© damen shipyards
Author profile picture

Jheronimus Academy of Data Science, Eindhoven University of Technology, and Tilburg University, together with Utrecht University of Applied Sciences, are creating a “Toolkit Artificial Intelligence” that should be applicable for the industry. To this end, the public-private partnership ‘CERTIF-AI’ has been set up, consisting of companies from the high-tech manufacturing industry in addition to the knowledge partners. NWO makes this possible with a four-year subsidy. The toolkit consists of algorithms and methods for industrial applications.

The CERTIF-AI project (Certification of production process quality through Artificial Intelligence) will start on 1 September 2020. The aim is to use the large amounts of data generated by machines and in production processes to certify processes, improve product quality, and identify problems. “For the industrial end-users, this means fewer errors in production and therefore lower costs or greater process reliability and therefore a better product or service”, the consortium says in an explanatory note. “The project is not only academically innovative by applying AI techniques to real-time sensor data, but also JADS and consortium partners contribute to the deployment of AI for concrete industrial applications”.
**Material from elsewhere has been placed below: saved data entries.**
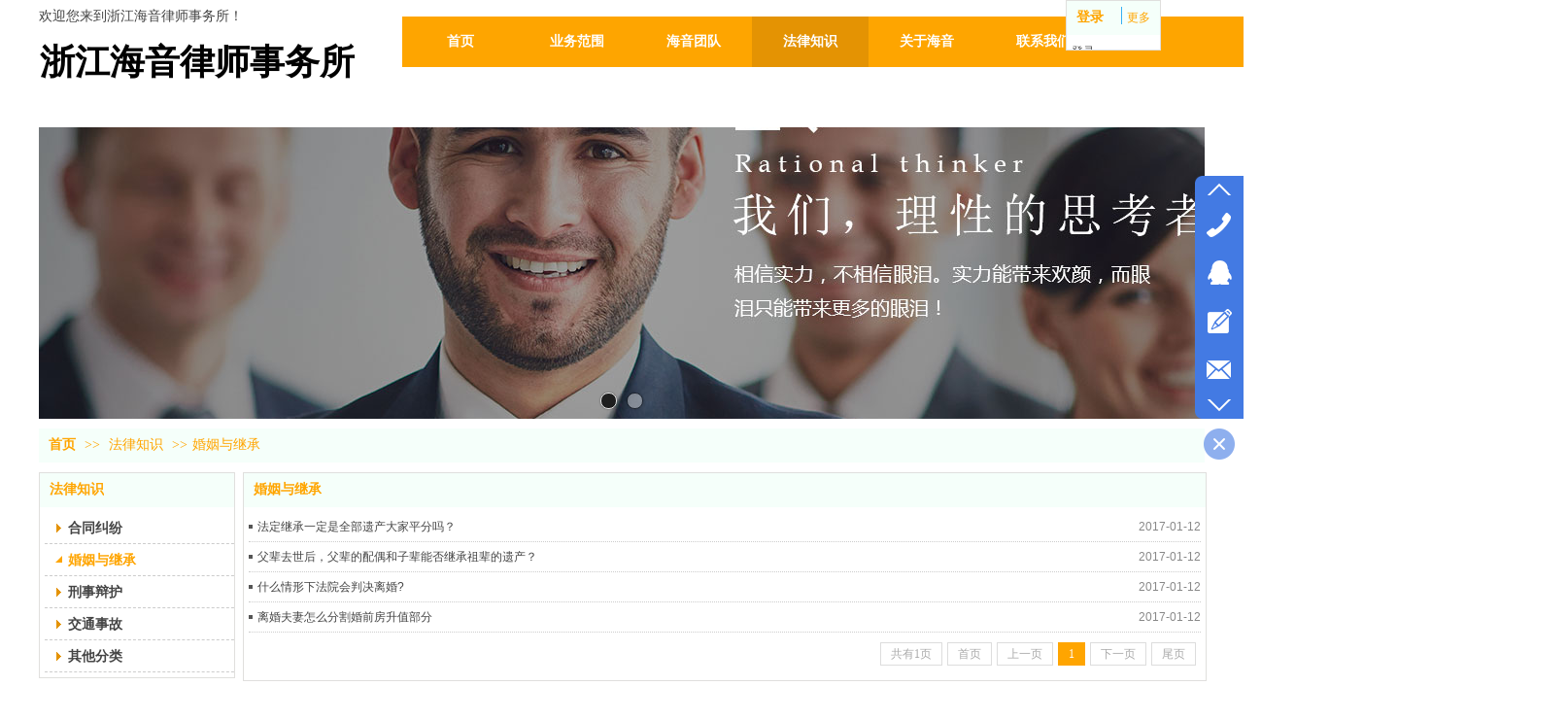

--- FILE ---
content_type: text/html;charset=gbk
request_url: http://www.zjhyls.cn/Public/UserOperate.php
body_size: 303
content:
{"ip":"1","pv":"6"}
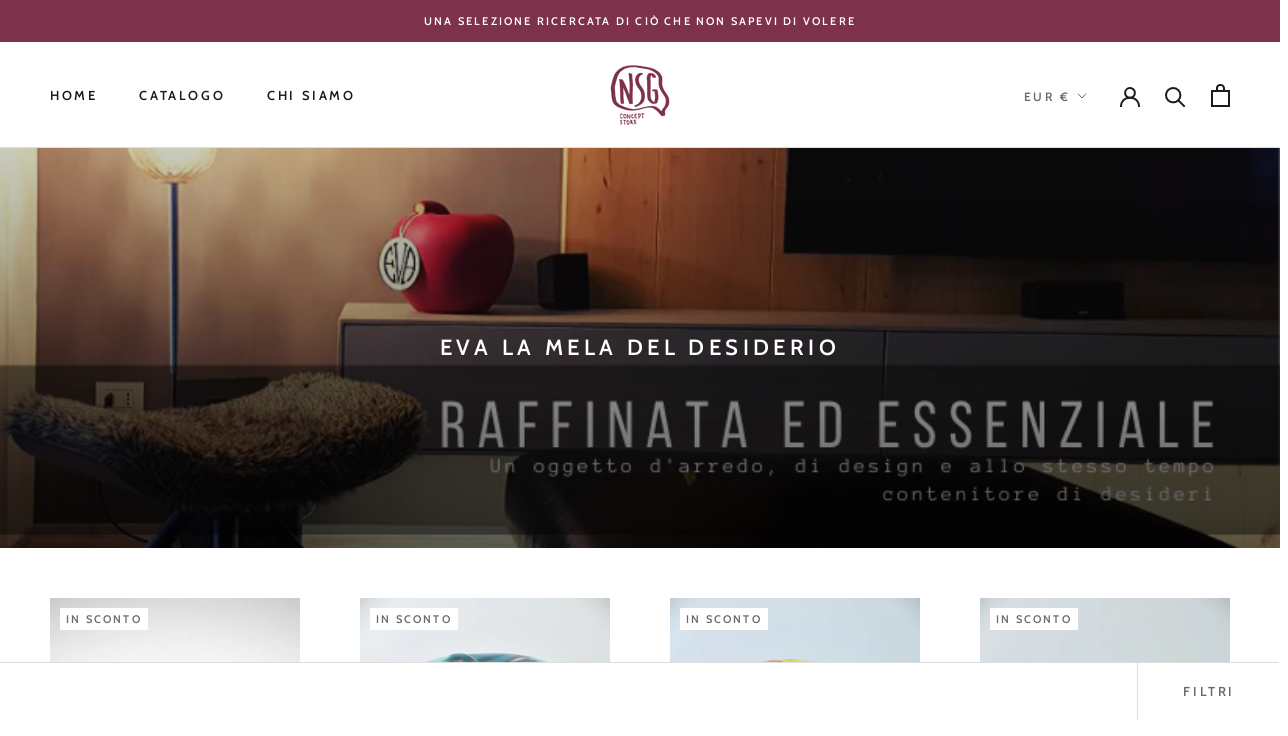

--- FILE ---
content_type: text/javascript
request_url: https://www.nsgconceptstore.com/cdn/shop/t/2/assets/custom.js?v=183944157590872491501609752102
body_size: -812
content:
//# sourceMappingURL=/cdn/shop/t/2/assets/custom.js.map?v=183944157590872491501609752102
The AI Toolkit is developed and implemented by a research team from JADS, Eindhoven University of Technology, Tilburg University, and Utrecht University of Applied Sciences. Industrial partners Damen Shipyards, Omron, Additive Industries, and VTEC have defined four concrete applications. Sioux Mathware, BrightCape, and UNIT040 are assisting in the implementation of the toolkit together with Hogeschool Utrecht and practical researchers from JADS.

Tim Foreman (Omron) expects the toolkit to deliver efficiency benefits: “The Omron IPC is a Build-to-Order product and has thousands of variants. With CERTIF-AI we are automating and integrating the validation process of new variants into the normal production process in order to reduce the delivery time of new variants”. Damen Shipyards expects to acquire new knowledge with CERTIF-AI: “A more data-driven approach in operational processes is a strategic spearhead for Damen and makes it possible for us to create insights that were not previously possible,” says Jasper Schuringa. “These insights offer optimization opportunities but also generate additional value for both Damen, the customer, and the customer’s customer”.

According to the initiators, the CERTIF-AI project is “a good example of the connecting role that JADS has in the collaboration between the parent universities TU Eindhoven and Tilburg University and the affiliated research institutes such as the Eindhoven AI Systems Institute (EAISI) that focuses, among other things, on the use of AI for high-tech systems”.